4. Method as claimed in any one of claims 1 to 3, wherein said coating of
polymeric resin is applied by an electrostatic technique.
5. Method as claimed in any one of claims 1 to 4, wherein said additive is
selected from the group consisting of flame retardants, phosphates of inorganic
or organic nature which improve non-incendive characteristics and pigments
which impart colour to the shells.
6. Method as claimed in claim 5, wherein the flame retardant is a chlorinated
or brominated bis phenol.
7. Method as claimed in claim 5 or 6, wherein the pigment is copper powder,
bronze powder or chrome yellow.
8. Method as claimed in any one of claims 5 to 7, wherein the additive
comprises 1 to 2 g of phosphates.
9. Method as claimed in any one of claims 1 to 8, wherein after the shell is
filled with secondary explosive and primary explosive, a pyrotechnic delay
element is pressed over the primary explosive charge to produce a delay
detonator.

10. Method as claimed in any one of claims 1 to 8, wherein after the shell is
filled with secondary explosive and primary explosive, an electrical squib is fitted
and crimped on the top of the shell to produce an instantaneous detonator.

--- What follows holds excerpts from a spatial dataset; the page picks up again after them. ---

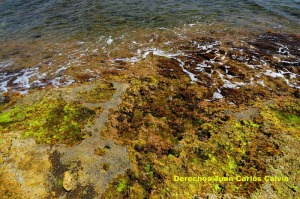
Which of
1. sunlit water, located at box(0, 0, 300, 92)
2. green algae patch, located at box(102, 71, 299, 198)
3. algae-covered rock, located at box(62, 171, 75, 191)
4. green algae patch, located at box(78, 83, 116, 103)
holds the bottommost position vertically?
algae-covered rock, located at box(62, 171, 75, 191)

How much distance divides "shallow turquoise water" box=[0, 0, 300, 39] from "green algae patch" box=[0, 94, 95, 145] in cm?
1053

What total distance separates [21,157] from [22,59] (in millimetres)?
10907

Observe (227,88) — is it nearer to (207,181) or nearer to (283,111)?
(283,111)

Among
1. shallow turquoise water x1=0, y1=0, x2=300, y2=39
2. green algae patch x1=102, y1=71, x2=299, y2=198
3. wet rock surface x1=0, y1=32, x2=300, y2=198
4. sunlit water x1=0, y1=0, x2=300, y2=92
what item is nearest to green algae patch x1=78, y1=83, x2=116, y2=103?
wet rock surface x1=0, y1=32, x2=300, y2=198

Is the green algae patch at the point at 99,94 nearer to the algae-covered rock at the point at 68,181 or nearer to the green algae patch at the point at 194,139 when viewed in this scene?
the green algae patch at the point at 194,139

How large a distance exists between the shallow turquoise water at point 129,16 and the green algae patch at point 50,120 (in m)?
10.5

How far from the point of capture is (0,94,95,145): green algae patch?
9938 mm

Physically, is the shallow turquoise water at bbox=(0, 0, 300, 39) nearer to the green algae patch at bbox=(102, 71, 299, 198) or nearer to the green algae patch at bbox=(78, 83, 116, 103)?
the green algae patch at bbox=(78, 83, 116, 103)

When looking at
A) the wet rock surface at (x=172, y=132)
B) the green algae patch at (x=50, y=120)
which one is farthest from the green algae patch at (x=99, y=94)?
the green algae patch at (x=50, y=120)

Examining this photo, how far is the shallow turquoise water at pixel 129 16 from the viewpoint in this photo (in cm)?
2127

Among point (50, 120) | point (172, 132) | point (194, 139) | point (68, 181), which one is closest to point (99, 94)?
point (50, 120)

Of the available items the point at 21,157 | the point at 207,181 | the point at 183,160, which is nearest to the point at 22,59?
the point at 21,157

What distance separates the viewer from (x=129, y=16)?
23.3 m

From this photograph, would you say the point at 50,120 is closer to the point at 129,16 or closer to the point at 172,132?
the point at 172,132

11. Method as claimed in any one of claims 1 to 8, wherein said secondary
explosive is selected from the group consisting of pentaerythritol tetranitrate
(PETN), cyclonite (RDX), 2, 4, 6- trinitrotoluene (TNT), and mixtures thereof.

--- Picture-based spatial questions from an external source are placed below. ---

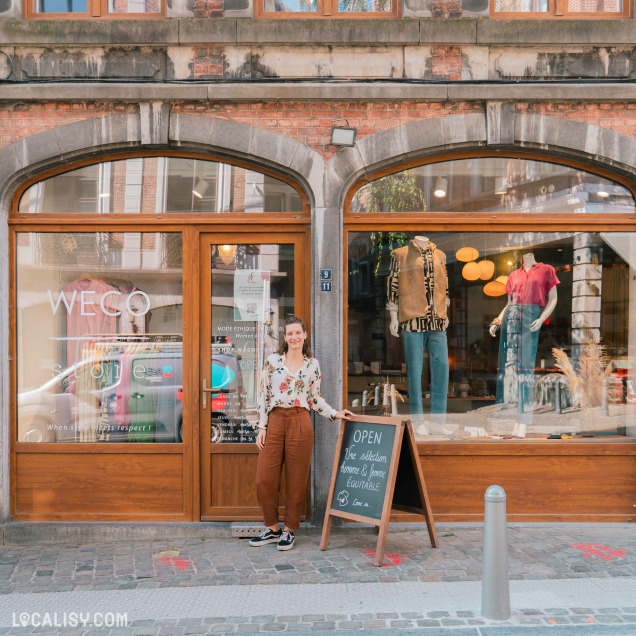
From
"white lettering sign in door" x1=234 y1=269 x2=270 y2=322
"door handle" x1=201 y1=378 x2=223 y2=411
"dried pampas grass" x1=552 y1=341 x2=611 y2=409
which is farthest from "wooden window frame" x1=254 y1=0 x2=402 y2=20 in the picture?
"dried pampas grass" x1=552 y1=341 x2=611 y2=409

12. Method as claimed in any one of claims 1 to 11, wherein said primary
explosive is selected from the group consisting of lead azide, lead styphnate,
diazo dinitrol phenol (DDNP), and mixtures thereof.
13. Method as claimed in any one of claims 1 to 12, wherein the amount of
secondary explosive is 0.2 to 1.0 g and the amount of primary explosive is 0.1 to
0.25 g.
14. Method as claimed in claim 13, wherein the amount of secondary
explosive is 0.3 to 0.6 g and the amount of primary explosive is 0.15 to 0.25 g.
15. A method of manufacturing a permitted detonator, substantially as herein
described with reference to the examples and the drawing accompanying the
Provisional Specification.

16. A permitted detonator when manufactured by a method as claimed in
any one of claims 1 to 15.

There is disclosed a method of manufacturing permitted
detonators useful for mining, comprising the steps of:
deep-drawing steel and electrogalvanizing the steel
to produce shells of required lengths; coating outer
surface of the shells so produced with a polymeric
resin; filling the shells with a secondary explosive
and a primary explosive; and consolidating the explosives.